In December the province removed from the city charters the ability of Calgary and Edmonton to enact inclusionary zoning policies, which would have allowed these cities to mandate the inclusion of below-market units in all new developments, effectively making them mixed-income.
Alberta developers had been lobbying against this provision since Edmonton adopted inclusionary housing as a policy in 2015. In their view, this requirement would discourage the construction of new housing and burden homebuyers.
So is mixed-income housing a feasible alternative only if taxpayers fund it?
Unlike public-private partnerships, where governments retain ownership of a capital asset, the housing created by the Affordable Housing Partnership Program will be owned by private corporations, following the recommendations of the affordable housing review panel in 2020.
To ensure a portion of the units funded remain below market for at least two decades, the program’s guidelines require the placing of an encumbrance in the property titles, as well as yearly reports for the term of the agreement.
“The whole point of non-profit or non-market housing is to exist in perpetuity,” Murphy said. “To be protected from speculation.”
When the partnership program was announced, interested applicants were given five weeks to apply.

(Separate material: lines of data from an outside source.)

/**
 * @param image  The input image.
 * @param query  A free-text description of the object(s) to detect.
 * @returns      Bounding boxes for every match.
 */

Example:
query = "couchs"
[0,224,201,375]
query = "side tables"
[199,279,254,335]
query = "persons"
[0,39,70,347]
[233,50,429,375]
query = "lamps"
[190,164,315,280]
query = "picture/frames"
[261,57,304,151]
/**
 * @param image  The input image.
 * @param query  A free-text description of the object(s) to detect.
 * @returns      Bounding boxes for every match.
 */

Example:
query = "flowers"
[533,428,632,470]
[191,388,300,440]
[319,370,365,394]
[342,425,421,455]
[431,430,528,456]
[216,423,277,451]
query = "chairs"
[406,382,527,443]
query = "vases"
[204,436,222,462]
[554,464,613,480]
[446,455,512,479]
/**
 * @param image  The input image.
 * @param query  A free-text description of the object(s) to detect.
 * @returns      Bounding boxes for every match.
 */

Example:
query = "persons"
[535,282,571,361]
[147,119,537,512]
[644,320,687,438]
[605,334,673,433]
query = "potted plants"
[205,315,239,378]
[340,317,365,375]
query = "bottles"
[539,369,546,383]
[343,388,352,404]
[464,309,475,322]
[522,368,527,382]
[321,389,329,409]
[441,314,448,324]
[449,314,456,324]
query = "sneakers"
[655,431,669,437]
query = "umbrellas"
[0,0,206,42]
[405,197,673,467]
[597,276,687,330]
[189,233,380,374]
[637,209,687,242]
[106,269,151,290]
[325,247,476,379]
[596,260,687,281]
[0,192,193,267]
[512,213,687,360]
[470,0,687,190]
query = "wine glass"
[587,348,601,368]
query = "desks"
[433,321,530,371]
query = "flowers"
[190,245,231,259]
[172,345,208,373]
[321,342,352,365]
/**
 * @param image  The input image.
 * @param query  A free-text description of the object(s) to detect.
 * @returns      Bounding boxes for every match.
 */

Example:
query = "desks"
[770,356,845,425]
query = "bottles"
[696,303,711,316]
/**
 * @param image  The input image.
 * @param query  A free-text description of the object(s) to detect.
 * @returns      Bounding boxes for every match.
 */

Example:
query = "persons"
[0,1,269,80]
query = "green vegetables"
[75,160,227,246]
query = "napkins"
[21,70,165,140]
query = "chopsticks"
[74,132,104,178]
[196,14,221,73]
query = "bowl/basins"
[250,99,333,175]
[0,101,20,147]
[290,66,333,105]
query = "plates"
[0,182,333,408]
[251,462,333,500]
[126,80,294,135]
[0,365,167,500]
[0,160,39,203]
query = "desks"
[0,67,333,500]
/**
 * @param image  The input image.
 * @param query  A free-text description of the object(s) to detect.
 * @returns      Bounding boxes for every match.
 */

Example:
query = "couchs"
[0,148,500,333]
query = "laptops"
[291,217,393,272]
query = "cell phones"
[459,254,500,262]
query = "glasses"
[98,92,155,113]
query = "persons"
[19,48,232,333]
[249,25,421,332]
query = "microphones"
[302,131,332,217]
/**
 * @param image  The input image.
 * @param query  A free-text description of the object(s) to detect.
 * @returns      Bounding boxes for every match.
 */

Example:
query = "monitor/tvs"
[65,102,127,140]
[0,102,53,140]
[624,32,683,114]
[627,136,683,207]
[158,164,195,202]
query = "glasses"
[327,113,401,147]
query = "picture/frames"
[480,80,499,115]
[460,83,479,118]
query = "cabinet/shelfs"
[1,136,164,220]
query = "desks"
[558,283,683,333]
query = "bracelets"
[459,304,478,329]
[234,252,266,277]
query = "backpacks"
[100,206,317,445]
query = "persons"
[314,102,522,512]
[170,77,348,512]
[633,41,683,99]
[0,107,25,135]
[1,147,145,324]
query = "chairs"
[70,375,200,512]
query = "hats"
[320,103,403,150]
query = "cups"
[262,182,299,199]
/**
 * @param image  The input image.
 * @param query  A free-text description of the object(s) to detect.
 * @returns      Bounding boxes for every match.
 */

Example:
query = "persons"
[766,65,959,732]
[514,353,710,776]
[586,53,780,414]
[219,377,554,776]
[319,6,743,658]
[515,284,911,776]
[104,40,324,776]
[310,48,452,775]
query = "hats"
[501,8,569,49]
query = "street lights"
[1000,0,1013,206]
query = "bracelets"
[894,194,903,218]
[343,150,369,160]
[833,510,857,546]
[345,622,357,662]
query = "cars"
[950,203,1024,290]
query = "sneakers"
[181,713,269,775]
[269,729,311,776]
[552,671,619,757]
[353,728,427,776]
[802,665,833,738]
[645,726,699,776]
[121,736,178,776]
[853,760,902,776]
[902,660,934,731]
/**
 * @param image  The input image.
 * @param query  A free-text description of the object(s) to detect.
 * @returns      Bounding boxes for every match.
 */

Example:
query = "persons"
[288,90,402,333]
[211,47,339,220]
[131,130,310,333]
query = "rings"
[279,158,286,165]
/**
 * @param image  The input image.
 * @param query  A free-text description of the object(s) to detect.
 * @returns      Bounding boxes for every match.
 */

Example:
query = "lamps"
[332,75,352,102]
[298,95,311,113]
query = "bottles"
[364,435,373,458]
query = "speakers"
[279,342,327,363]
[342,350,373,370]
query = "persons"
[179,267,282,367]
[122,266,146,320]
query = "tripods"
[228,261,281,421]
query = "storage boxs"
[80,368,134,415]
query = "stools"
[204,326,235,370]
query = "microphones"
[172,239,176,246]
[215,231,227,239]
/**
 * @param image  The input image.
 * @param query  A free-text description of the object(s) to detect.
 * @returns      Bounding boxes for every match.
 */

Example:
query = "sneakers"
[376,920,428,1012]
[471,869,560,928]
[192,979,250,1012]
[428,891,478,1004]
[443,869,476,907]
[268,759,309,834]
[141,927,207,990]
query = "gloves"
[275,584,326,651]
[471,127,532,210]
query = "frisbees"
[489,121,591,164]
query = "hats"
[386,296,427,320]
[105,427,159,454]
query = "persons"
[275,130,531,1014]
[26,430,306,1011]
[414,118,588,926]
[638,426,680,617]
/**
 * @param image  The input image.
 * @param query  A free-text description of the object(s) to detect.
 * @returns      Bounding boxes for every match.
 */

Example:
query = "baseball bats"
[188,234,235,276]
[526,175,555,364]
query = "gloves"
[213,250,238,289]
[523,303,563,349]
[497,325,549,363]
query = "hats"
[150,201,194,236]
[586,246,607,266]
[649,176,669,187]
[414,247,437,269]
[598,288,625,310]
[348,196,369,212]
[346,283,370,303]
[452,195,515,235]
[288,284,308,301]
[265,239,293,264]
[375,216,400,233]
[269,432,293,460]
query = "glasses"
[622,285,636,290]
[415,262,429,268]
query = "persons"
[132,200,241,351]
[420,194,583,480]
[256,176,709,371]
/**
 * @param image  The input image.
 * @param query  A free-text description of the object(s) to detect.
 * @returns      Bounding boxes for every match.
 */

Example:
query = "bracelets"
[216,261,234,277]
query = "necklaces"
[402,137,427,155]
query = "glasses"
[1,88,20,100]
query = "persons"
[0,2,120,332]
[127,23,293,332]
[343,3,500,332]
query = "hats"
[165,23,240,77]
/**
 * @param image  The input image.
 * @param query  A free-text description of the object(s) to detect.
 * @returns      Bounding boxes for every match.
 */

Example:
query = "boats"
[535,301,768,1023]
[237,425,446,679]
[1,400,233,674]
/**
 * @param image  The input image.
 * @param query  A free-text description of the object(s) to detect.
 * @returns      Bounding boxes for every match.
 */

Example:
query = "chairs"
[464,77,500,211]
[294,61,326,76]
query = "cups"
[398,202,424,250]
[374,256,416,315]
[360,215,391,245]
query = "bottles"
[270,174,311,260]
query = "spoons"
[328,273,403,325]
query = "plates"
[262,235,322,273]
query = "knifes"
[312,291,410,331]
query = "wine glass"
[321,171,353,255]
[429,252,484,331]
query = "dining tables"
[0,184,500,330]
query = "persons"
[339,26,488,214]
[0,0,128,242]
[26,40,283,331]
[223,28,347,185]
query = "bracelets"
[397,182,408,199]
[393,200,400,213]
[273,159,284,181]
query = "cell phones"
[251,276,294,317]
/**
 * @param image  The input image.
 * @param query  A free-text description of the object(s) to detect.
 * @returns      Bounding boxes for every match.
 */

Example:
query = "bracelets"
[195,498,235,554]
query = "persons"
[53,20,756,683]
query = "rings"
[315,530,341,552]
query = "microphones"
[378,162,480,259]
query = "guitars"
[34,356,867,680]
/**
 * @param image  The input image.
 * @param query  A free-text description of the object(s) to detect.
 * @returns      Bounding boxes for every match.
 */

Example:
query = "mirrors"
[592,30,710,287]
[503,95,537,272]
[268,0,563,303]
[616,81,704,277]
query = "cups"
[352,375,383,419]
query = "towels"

But the province hasn’t disclosed publicly the specific properties likely to be sold or transferred, saying that doing so “may impact the market in advance.”
Public housing to be sold on the open market
Alberta is not only enabling private ownership of formerly public housing. It will also be encouraging the sale of long-neglected buildings.
Last year, the Ministry of Seniors and Housing reported that 82 per cent of its housing stock was in fair or poor physical condition, a situation highlighted as an impending risk by the affordable housing task force.
To determine the fate of existing housing, the ministry commissioned an asset management framework, which is expected to facilitate the sale of a portion of the existing housing stock.
According to the management framework, about 200 properties that are either in disrepair or located in areas with low demand for affordable housing are to be sold on the open market over the next 10 years. The revenues from the sale of these properties are then to be reinvested in affordable housing, likely through programs like the Affordable Housing Partnership Program.
But selling off these properties could have significant long-term consequences, experts say.
“Once you sell off land, once you sell off housing, where do you go? Where do you buy land?” Murphy said. “That’s the absolute worst thing. You’d be better off doing nothing.”
Despite the accelerated growth of purpose-built rentals in Alberta’s largest cities, a rising number of lower income households are struggling to find suitable housing — over 24,000 low-income families are waiting to access housing they can afford.
Nadine Chalifoux, chair of the Edmonton Coalition on Housing and Homelessness, says that many lower income folks are on the verge of losing their housing altogether, as the city’s rental market continues to tighten and rents skyrocket.
“People are trying to afford housing, there’s no affordable housing for them,” she says. “Market housing is outrageous right now, we don’t have any control over it.”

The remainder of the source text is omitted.